- A group of 24 Bangladeshi irregular migrants had stranded in the Mauritanian part of the Sahara desert while trying to reach Europe. After crossing half the world, the unlucky Bangladeshis have now been assisted to return to Dhaka.
The group was part of an increasing flow of irregular migrants travelling to Europe through the Maghreb. They were left stranded by smugglers en-route through the Mauritanian part of Sahara.
Without passports or food, they were located by the Mauritanian authorities and requested assistance to return home. The Bangladeshi consular authorities in Nouakchott arranged new travel documents and tickets to Dhaka, with the assistance of the International Organisation of Migration (IOM), a humanitarian agency.

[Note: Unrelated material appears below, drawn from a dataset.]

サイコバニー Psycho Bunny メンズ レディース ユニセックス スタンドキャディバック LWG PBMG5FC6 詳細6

The migrants left Mauritania on 20 January and arrived in Dhaka, the capital of Bangladesh, on 22 January. Upon arrival, all received an IOM reintegration grant, according to information released by the organisation today.

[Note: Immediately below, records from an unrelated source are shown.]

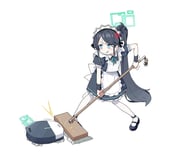 Post 12029893
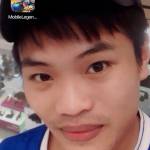  Hoang Đạt ở Ba Đình, Hà Nội - Mình cần tìm 1 bạn nữ tuổi từ 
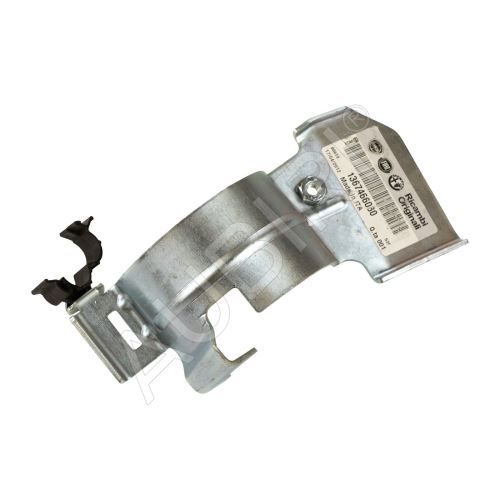 Držák palivového filtru Fiat Ducato, Jumper, Boxer 2011-2021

Every year, over 250,000 migrants leave Bangladesh to work abroad in different countries. However, some are mislead by offers of travel assistance and easy job opportunities by middle-men claiming to be able to overcome travel restrictions.
While it is seldom that South Asian migrants get stranded in the remote Saharan desert, IOM reports that it had also assisted a group of Bangladeshi and Indian migrants that had stranded in Mauritania in October last year.
Resources were now being sought to assist similar cases, "abandoned in some of the world’s harshest conditions without food, documents or money," IOM reports.
It was unclear what had made the Bangladeshis chose the difficult and very dangerous route through the Sahara, which is mostly used by African migrants to Europe. Most illegal Asian immigrants enter Europe through Turkey, the Middle East or states of the former Soviet Union, such as Ukraine and Byelorussia.